I’m having a little trouble keeping the eyelids open on humpday, so I’ll probably come back to this later. Still, I’ve been away for a couple of days, so I thought I’d ruminate for a few paragraphs.
A conversation with a colleague a couple of weeks back has had me contemplating the status of audiobooks. Conversation turned around the question of whether audiobooks constituted “reading,” an ameliorative factor to the generally dismal view of literary reading that’s been out there ever since the NEA report in 2004.
I’m not convinced, but I am intrigued by the general status of audiobooks and how they relate to the historical practices of reading and listening aloud. It’s worth saying that a characteristic of modern reading practices has idealized silent reading for oneself. Reading out loud, and worse, listening to others read, has largely been a sign of immaturity or deficiency.

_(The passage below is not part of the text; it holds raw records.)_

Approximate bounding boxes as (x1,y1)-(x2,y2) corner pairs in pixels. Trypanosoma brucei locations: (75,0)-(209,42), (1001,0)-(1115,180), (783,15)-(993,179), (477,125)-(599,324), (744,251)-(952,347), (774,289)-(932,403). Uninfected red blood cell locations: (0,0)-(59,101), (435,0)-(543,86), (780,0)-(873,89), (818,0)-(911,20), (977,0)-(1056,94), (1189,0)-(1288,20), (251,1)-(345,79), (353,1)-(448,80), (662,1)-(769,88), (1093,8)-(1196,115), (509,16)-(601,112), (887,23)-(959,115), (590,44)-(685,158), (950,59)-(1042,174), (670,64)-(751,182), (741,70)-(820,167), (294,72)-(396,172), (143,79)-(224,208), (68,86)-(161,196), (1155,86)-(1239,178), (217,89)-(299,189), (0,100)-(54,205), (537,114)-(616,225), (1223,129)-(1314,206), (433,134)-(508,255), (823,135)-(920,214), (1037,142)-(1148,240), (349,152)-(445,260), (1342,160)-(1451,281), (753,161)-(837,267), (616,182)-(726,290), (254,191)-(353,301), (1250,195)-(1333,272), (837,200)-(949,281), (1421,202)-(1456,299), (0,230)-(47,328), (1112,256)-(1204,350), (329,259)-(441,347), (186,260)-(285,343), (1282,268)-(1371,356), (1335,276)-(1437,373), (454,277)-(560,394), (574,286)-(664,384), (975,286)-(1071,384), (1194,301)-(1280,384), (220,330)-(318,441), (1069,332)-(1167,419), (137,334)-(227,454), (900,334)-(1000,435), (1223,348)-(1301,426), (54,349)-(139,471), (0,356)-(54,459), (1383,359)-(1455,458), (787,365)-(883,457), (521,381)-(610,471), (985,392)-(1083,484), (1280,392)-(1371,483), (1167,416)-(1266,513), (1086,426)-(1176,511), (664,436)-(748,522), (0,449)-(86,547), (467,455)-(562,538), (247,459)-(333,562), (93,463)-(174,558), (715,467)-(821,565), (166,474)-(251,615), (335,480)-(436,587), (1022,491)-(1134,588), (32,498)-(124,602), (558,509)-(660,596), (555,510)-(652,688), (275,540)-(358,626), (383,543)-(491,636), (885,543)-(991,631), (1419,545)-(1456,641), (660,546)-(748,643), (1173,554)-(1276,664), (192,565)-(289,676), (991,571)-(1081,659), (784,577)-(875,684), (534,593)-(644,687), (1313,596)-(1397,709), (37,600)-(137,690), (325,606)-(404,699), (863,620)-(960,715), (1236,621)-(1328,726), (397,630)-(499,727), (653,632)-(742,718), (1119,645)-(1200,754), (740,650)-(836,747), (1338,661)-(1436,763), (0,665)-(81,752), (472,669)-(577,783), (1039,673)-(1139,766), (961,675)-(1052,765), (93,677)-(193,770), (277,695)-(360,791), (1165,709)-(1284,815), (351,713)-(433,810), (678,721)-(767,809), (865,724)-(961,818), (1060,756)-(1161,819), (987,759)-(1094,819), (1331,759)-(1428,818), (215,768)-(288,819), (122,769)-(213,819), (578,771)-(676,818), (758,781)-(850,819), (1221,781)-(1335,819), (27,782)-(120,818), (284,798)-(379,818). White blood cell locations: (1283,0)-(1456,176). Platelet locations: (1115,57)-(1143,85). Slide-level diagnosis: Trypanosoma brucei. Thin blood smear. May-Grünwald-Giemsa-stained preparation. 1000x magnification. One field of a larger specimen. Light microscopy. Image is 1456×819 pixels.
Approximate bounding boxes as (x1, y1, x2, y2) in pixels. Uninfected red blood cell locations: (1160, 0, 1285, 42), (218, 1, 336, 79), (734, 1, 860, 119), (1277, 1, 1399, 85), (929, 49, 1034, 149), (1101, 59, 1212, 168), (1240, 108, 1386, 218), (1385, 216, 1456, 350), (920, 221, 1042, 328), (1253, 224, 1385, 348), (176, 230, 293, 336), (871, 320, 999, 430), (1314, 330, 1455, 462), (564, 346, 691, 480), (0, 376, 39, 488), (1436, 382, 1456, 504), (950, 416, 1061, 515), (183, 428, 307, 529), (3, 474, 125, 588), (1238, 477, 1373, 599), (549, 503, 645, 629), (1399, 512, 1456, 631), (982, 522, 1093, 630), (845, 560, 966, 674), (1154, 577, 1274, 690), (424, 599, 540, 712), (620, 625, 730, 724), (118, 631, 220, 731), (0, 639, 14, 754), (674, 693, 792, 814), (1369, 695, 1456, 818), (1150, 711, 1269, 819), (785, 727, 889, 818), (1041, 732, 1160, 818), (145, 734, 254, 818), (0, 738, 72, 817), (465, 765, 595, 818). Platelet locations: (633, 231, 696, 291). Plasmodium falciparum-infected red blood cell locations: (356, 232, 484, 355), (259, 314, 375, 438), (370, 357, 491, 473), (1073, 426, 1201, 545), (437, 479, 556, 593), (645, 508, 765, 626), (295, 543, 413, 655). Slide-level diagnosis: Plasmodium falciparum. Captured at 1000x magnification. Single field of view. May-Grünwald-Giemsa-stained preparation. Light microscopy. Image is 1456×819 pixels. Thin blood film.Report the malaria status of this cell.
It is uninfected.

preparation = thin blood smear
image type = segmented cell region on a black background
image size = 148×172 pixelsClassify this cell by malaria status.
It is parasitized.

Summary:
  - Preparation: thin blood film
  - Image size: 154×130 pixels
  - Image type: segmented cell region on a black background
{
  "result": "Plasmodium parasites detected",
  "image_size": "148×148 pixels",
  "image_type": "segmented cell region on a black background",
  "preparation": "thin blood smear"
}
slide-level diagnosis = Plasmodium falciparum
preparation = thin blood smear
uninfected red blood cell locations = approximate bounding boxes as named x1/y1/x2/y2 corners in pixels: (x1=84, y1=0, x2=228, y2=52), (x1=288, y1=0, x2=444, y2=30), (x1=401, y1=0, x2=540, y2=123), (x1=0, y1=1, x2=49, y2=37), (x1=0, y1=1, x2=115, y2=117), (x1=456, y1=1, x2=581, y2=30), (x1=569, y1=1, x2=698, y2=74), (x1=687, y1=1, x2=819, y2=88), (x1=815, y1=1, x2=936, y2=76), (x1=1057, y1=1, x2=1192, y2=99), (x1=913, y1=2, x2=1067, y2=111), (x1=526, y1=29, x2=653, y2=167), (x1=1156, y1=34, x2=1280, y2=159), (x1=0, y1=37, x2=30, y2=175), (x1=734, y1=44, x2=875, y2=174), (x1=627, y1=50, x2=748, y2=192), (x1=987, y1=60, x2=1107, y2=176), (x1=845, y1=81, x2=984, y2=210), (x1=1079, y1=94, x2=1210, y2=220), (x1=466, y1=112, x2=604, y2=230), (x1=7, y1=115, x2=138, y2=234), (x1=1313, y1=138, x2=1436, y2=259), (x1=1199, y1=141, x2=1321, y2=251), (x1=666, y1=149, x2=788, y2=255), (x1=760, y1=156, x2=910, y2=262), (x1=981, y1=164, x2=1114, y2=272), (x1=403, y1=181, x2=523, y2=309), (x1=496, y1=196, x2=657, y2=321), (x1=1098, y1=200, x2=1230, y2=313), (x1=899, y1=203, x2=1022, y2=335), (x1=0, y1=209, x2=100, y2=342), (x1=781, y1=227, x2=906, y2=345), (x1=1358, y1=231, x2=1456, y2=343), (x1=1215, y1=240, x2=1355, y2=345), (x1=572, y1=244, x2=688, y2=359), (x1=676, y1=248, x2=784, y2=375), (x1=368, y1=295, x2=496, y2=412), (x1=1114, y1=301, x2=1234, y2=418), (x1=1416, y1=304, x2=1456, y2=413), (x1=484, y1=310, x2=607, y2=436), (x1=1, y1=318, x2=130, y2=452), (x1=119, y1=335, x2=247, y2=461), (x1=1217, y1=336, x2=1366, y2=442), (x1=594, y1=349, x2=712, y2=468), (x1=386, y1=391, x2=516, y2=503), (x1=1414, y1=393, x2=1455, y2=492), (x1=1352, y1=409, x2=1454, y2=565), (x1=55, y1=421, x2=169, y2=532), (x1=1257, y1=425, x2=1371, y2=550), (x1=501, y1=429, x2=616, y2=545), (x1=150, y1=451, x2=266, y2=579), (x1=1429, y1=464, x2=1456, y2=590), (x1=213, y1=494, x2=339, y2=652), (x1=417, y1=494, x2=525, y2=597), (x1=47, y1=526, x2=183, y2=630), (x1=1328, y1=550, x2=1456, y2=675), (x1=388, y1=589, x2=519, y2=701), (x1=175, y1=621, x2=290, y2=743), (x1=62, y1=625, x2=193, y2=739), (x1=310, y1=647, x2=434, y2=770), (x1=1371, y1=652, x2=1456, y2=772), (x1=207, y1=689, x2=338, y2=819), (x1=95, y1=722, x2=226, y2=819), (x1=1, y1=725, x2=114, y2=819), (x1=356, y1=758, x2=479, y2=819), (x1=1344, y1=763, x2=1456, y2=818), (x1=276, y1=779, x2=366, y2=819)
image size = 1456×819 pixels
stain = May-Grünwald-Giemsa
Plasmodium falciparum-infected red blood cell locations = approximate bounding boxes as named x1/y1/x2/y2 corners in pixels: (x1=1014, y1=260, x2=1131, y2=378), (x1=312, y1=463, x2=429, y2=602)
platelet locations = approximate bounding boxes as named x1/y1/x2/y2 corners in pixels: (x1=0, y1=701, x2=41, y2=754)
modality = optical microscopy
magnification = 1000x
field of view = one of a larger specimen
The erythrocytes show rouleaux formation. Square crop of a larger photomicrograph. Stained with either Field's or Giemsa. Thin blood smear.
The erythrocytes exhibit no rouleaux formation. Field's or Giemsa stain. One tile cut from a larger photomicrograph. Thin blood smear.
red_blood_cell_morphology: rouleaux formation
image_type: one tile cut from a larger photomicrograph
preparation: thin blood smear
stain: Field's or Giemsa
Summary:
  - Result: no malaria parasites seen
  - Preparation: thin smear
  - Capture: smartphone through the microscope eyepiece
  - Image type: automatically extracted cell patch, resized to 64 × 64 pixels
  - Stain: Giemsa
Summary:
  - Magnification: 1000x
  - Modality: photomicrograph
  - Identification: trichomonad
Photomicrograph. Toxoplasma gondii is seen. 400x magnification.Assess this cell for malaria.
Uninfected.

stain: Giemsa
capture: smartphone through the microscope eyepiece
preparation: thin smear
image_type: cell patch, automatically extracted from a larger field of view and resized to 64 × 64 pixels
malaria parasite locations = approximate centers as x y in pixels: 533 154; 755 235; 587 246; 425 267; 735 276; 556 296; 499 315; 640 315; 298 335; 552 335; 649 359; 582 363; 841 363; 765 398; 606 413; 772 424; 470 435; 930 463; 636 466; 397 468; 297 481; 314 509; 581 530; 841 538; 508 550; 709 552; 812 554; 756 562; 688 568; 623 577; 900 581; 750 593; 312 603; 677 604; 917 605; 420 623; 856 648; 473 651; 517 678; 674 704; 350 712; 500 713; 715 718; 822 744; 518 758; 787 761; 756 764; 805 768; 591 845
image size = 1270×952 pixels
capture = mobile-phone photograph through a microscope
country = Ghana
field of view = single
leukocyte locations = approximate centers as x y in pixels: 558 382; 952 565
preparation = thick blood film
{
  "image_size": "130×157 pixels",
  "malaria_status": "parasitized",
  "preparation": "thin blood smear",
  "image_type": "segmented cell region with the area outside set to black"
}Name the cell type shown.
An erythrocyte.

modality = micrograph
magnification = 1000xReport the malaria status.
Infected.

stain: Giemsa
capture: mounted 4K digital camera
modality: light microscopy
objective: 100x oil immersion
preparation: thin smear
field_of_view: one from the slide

But should it be? Not sure. Something I’ll have to come back to.
I recently stumbled across Librivox. Again, something I’m sure many people were already familiar with, but which seems brand new to me. Essentially an archive of open access recordings of various works of literature, the recordings done by volunteers.
Librivox has all the strengths and weaknesses of democratic webdom. I literally could not understand some of the poems I tried to listen to. Some readers sounded vaguely like adenoidal adolescents, slurred words together and substituted speed and volume for earnestness and emotion. Others started well, but seemed to get bored with the poems as they go along. It takes a lot of effort, evidently, to be sonorous and measured and musical, to have a voice worth listening to without making listeners hear the voice more than the poetry itself.
Still, I ran across Justin Brett after listening to about a half dozen recordings of Dover Beach, and immediately became a sucker for his resonant baritone and British accent. I could listen all day.
For several good recordings of Brett’s vocal work, listen to the following:
Is it reading? I still don’t think so, but I’ll come back to it. Is it literature? That’s an interestingly different question, that will also await another day. Is the experience of literature linked inextricably to the page, or is it in the word that the page “merely” symbolizes? Is whatever is literary about literature independent of the written word–ink or digital–just as we might think of music as essentially free of and even superior to the page upon which it is composed? I don’t think so, for now, but it’s worth thinking about.